Gulbenkian and the Portuguese Cinema cycle – Territories of Passage – , curated by Miguel Valverde, shows the work of Portuguese film directors, supported by Gulbenkian Foundation over the last decade. This Program is inspired by the 6 mouvements of Symphony n.4 by Philip Glass.

Ascensão, by Pedro Peralta
Um dia Cabouqueiros, by Tomás Baltazar
Mined Soil, by Filipa César
Tabatô, by João Viana

 

Ascensão, by Pedro Peralta (18′) / 2016

At dawn a group of peasants tries to rescue the body of a young man from the inside of a well. Women veil their faces in silence while men endure the situation. In the center of it all, a mother awaits her son’s salvation.
The wait is over. The boy’s body emerges from the depths of the earth. How can life cease to be when in nature there is an enduring renewal?
From a distance the sun sinks into the horizon. There is a new day ahead.

::::::

Transcribe the complete passage on the Gulbenkian film cycle word for word, with nothing altered or left out. The material that comes after this has no connection to the passage on the Gulbenkian film cycle.

::::::

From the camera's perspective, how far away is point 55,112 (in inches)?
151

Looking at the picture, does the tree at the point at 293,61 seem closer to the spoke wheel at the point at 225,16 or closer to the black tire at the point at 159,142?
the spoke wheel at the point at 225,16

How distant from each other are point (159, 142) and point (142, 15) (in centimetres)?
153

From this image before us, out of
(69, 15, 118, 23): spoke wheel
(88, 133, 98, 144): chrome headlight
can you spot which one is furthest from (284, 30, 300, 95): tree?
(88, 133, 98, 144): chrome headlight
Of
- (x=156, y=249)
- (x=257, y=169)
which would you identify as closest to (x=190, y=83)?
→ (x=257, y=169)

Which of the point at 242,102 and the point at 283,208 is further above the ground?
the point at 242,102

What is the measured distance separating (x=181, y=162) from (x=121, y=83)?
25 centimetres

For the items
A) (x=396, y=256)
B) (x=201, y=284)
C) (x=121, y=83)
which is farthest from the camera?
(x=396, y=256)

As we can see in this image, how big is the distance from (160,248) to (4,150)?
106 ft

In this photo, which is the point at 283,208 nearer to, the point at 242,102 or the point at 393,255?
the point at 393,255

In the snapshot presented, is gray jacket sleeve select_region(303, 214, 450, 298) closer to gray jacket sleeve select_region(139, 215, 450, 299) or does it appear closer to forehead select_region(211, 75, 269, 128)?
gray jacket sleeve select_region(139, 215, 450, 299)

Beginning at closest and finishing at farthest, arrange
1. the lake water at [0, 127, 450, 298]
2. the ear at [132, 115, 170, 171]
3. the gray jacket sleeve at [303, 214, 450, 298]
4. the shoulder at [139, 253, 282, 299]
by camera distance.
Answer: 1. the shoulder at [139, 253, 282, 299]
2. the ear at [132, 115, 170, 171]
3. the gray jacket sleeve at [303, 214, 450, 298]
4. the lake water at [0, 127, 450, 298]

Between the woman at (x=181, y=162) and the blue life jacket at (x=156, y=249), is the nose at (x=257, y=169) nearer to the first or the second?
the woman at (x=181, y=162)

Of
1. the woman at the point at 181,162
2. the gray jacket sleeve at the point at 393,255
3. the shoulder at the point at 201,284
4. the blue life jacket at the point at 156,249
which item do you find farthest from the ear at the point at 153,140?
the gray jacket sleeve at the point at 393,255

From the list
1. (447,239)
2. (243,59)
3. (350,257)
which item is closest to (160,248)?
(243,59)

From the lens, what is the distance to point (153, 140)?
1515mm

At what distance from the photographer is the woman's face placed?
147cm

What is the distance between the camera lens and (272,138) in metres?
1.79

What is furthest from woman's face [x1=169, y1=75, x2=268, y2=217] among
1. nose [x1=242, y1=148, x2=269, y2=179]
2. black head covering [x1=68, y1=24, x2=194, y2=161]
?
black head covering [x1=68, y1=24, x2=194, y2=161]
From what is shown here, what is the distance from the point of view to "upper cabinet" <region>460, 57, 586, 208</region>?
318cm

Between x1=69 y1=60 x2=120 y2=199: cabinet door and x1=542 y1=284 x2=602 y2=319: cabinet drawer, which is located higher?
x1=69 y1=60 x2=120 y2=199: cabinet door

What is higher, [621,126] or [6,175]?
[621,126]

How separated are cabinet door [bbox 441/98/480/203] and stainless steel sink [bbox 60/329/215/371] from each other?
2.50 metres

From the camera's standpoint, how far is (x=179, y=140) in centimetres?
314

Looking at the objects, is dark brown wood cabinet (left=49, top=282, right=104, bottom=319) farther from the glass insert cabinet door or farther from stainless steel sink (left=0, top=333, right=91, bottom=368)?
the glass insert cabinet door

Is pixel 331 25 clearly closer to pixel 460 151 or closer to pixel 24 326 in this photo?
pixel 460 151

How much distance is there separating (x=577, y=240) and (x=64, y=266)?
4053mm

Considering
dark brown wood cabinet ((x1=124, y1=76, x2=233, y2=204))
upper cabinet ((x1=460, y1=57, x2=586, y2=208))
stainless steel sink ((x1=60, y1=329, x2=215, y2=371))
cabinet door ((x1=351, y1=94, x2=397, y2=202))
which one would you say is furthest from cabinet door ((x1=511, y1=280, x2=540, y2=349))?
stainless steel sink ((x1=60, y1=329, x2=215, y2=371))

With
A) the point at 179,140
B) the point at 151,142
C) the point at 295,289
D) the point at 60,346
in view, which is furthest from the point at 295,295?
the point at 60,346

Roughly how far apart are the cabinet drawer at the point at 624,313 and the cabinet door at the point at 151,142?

::::::

### [WRITTEN RESPONSE]
Gulbenkian and the Portuguese Cinema cycle – Territories of Passage – , curated by Miguel Valverde, shows the work of Portuguese film directors, supported by Gulbenkian Foundation over the last decade. This Program is inspired by the 6 mouvements of Symphony n.4 by Philip Glass.

Ascensão, by Pedro Peralta
Um dia Cabouqueiros, by Tomás Baltazar
Mined Soil, by Filipa César
Tabatô, by João Viana

 

Ascensão, by Pedro Peralta (18′) / 2016

At dawn a group of peasants tries to rescue the body of a young man from the inside of a well. Women veil their faces in silence while men endure the situation. In the center of it all, a mother awaits her son’s salvation.
The wait is over. The boy’s body emerges from the depths of the earth. How can life cease to be when in nature there is an enduring renewal?
From a distance the sun sinks into the horizon. There is a new day ahead.